◆ Exercise brief ◆
Print the data that follows word for word, leaving out any picture.
*** Opening of Information provided ***
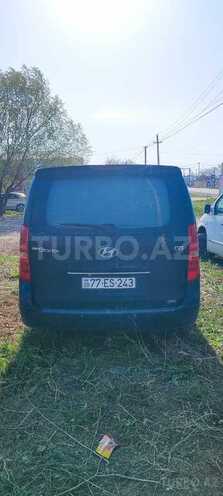 Hyundai  2010, 177,777 km - 2.5 l - Bakı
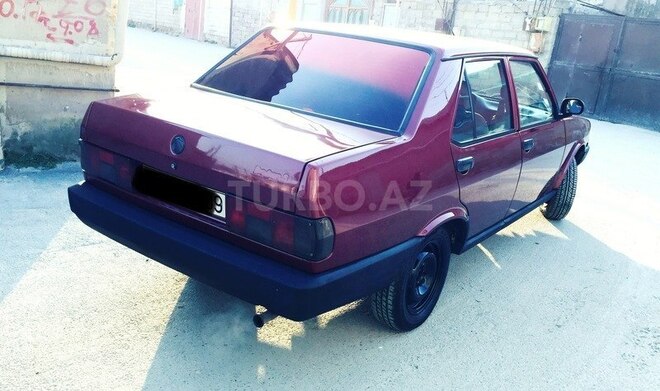 Tofas Sahin 2006, 13,837 km - 1.6 l - Bakı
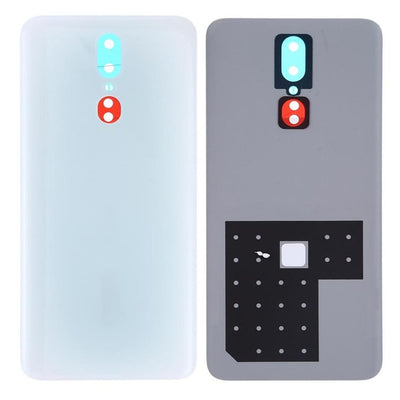 Back Panel Cover for Oppo F11 - White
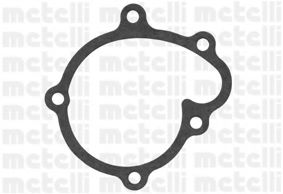 Водяной насос METELLI 24-0834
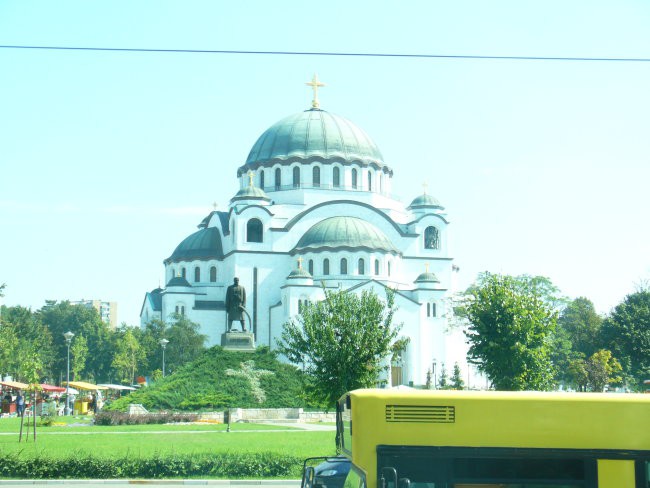 EP 2005 Beograd - foto povečava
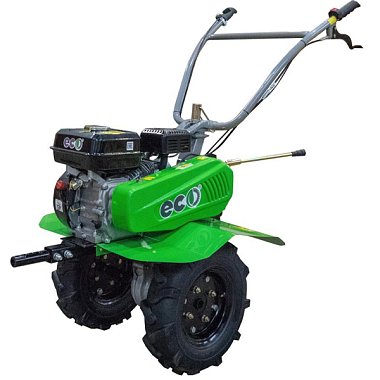 Мотоблок ECO МБ3-703 ( 7 л.с., ременной, 2 вперед/1 назад, колеса 4*8)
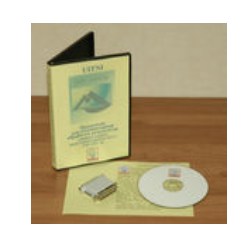 UITni компьютерная программа обработки данных УИТ СПЧ-М комплект для индивидуального тестирования - fgospostavki.ru - Обнинск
*** Close of Information provided ***
◆ Reply to the exercise ◆
 Hyundai  2010, 177,777 km - 2.5 l - Bakı
 Tofas Sahin 2006, 13,837 km - 1.6 l - Bakı
 Back Panel Cover for Oppo F11 - White
 Водяной насос METELLI 24-0834
 EP 2005 Beograd - foto povečava
 Мотоблок ECO МБ3-703 ( 7 л.с., ременной, 2 вперед/1 назад, колеса 4*8)
 UITni компьютерная программа обработки данных УИТ СПЧ-М комплект для индивидуального тестирования - fgospostavki.ru - Обнинск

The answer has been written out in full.